En attendant la nuit, drame fantastique franco-belge réalisé et coscénarisé par Céline Rouzet, 2023. Prix spécial du jury lors du 31e Festival international du film fantastique de Gérardmer. Avec Mathias Legoût Hammond, Élodie Bouchez et Céleste Brunnquell.

Thèmes

Bouc émissaire, exclusion, mimésis.

Ce premier long-métrage de fiction de la réalisatrice et scénariste française Céline Rouzet peut être lu au sens littéral ou, peut-être de manière plus profonde, au sens métaphorique.

 

  1. En première intention, il s’agit bien entendu d’une nouvelle histoire de vampire.

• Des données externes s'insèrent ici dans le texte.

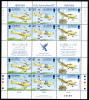 Alderney Scott #89 MNH Minisheet Of 4 Strips Of 3 Plus Gutter 41p Flt. Lt. Tommy Rose, DFC - Alderney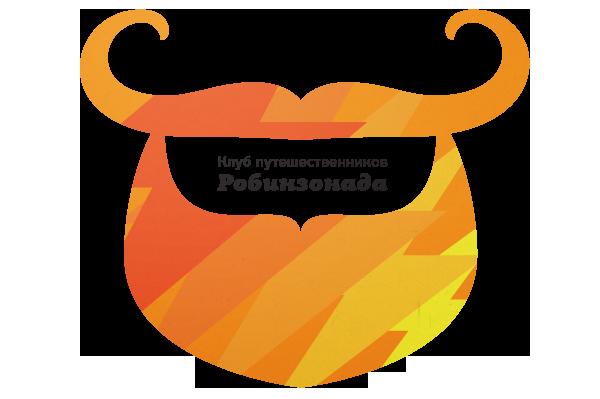 robinzonada-logo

Certes, ce genre très arpenté n’a rien de nouveau, même dans le cinéma français, qui peut en offrir des versions dramatique (par exemple, Les morsures de l’aube, Antoine de Caunes, 2001) ou comique (par exemple, Dracula père et fils, Edouard Molinaro, 1976). Il n’est pas non plus original de se centrer, contre les sauveteurs anti-vampires (par exemple, Buffy contre les vampires, série télévisée américaine de 7 saisons et 144 épisodes, Joss Whedon, 1997-2001), sur les vampires et leurs familles versus leurs ennemis qui, dès lors, se transforment en bourreaux (par exemple, Twilight, saga de 5 films qui est d’abord une série de romans de Stephenie Meyer, 2008-2012). Enfin, il n’est même pas inédit d’en souligner le caractère tragique de l’être-vampire, voire de le déconstruire. C’est ainsi que Entretiens avec un vampire (Neil Jordan, 1994) s’y était essayé en retournant le don d’immortalité en malédiction.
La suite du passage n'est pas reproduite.